November 16, 2016
The report includes the most recent data on the economic impact of the profession in Oregon
The Oregon Health Care Association (OHCA) has published the 2016 Long Term Care State Report which compiles a variety of data sources and research on the long term care sector in Oregon. The report highlights the impact of long term care on Oregon’s economy, the cost of the new minimum wage law on the sector, Oregon’s ranking in critical long term care measures, key demographics for Oregon’s aging population, the costs associated with long term care, and more.
“Using academic, government, and commissioned data sources, we created a report that showcases the continuum of long term care services and supports, and its significant impacts, in our state,” said Walter Dawson, DPhil, OHCA’s director of research and analytics. “We hope interested Oregonians and policy makers will use this information in making decisions about the sector.”
The report shows that nearly 83,000 Oregonians are employed in the long term care service sector, and, in 2014, the last year relevant data was analyzed, the economic footprint of the sector in Oregon was nearly $7 billion.
Some of the other highlights from the report include:
- The total direct labor cost increases of the new minimum wage to the sector are estimated to be $437 million by 2022.
- Oregon invests more in home and community-based services as a percentage of public long term care service spending than any other state.
- In 2015, 85,668 Oregonians were 85 or older. By 2035 this cohort is projected to double in size, with 173,634 Oregonians over the age of 85.
- There is a 43 percent Medicaid to private pay shortfall in assisted living and a 56 percent Medicaid to private pay shortfall in memory care.
The report is available to view online. OHCA will continue to produce a new, updated state report every two years.

◆ **Extracted entries**
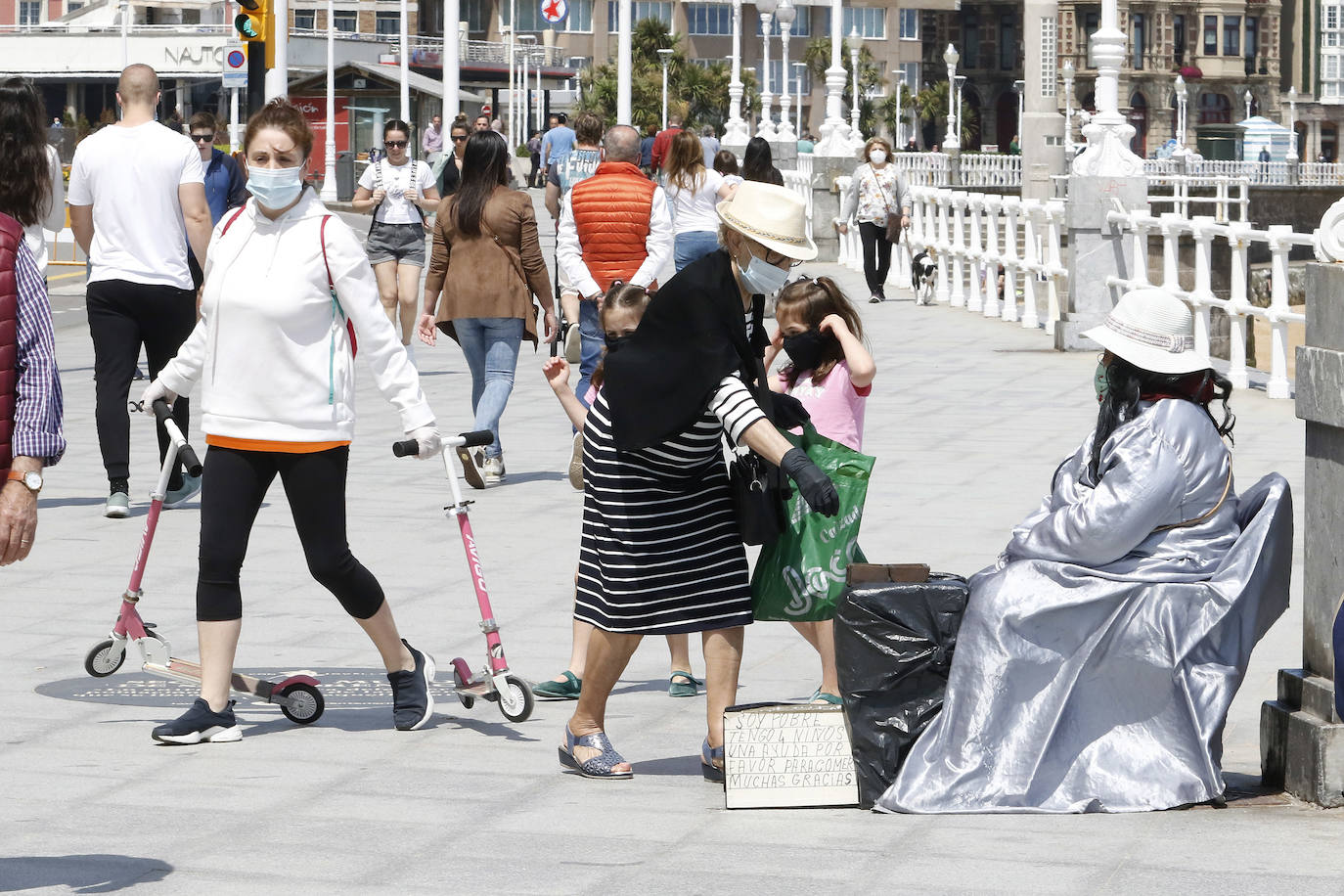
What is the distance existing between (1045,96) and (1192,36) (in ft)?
197

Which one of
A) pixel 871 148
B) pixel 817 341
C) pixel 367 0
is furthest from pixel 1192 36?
pixel 817 341

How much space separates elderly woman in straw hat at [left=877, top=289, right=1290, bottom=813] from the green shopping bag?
1.43 ft

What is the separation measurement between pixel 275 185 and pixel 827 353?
5.56 ft

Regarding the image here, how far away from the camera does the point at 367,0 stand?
9906 cm

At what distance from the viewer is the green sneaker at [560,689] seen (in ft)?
22.0

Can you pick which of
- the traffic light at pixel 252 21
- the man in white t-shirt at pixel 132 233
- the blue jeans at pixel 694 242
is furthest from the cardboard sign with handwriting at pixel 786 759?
the traffic light at pixel 252 21

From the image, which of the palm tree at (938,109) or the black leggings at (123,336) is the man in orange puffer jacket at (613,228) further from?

◆ **How to complete this task**
Can you reproduce the Oregon long term care announcement, everything from "Some of the" down to "any other state.", word for word? None of the rows are needed here.

◆ **The answer**
Some of the other highlights from the report include:
- The total direct labor cost increases of the new minimum wage to the sector are estimated to be $437 million by 2022.
- Oregon invests more in home and community-based services as a percentage of public long term care service spending than any other state.